-- START RECORDS PROVIDED --

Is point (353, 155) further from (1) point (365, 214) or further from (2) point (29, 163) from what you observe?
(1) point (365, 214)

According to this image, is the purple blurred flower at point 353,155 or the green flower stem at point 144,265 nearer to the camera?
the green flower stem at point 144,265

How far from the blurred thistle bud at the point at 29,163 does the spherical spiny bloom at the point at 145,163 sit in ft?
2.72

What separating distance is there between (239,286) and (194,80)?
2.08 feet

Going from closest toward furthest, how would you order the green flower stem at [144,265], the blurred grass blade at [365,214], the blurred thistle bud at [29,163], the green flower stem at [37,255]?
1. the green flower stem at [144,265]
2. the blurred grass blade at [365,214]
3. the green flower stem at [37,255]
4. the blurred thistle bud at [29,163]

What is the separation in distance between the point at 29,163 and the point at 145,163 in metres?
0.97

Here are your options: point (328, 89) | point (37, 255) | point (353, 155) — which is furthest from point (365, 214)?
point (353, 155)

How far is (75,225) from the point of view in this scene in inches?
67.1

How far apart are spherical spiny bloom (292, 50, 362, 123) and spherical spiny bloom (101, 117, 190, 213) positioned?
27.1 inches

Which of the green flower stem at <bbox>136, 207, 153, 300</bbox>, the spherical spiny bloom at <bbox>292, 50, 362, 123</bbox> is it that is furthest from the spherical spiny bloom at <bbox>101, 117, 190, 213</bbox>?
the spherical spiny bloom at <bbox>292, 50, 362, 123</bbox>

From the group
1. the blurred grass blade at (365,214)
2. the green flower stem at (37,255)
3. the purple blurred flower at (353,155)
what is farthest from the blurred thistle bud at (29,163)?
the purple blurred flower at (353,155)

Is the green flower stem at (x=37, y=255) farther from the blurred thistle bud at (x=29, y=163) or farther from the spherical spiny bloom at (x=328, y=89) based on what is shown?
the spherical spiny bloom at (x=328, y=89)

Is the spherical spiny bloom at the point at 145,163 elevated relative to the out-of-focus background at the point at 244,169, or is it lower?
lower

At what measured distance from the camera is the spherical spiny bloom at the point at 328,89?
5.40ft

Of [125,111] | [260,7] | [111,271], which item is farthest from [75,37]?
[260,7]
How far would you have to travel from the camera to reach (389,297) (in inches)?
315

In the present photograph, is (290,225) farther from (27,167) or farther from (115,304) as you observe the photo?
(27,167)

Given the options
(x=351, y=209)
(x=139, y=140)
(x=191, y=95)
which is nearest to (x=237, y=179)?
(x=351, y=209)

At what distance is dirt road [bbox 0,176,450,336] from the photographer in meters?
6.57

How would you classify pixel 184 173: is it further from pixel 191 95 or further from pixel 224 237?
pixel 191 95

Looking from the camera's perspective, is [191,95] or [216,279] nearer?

-- END RECORDS PROVIDED --

> _SET TASK_: Please present everything from the line containing "In the present" down to the end of the items as a Markdown table with the columns "Row" and "Item line," one line per row and blank lines left out.

> _RESPONSE TO THE TASK_:
| Row | Item line |
|---|---|
| 1 | In the present photograph, is (290,225) farther from (27,167) or farther from (115,304) as you observe the photo? |
| 2 | (27,167) |
| 3 | Given the options |
| 4 | (x=351, y=209) |
| 5 | (x=139, y=140) |
| 6 | (x=191, y=95) |
| 7 | which is nearest to (x=237, y=179)? |
| 8 | (x=351, y=209) |
| 9 | At what distance is dirt road [bbox 0,176,450,336] from the photographer in meters? |
| 10 | 6.57 |
| 11 | How would you classify pixel 184 173: is it further from pixel 191 95 or further from pixel 224 237? |
| 12 | pixel 191 95 |
| 13 | Looking from the camera's perspective, is [191,95] or [216,279] nearer? |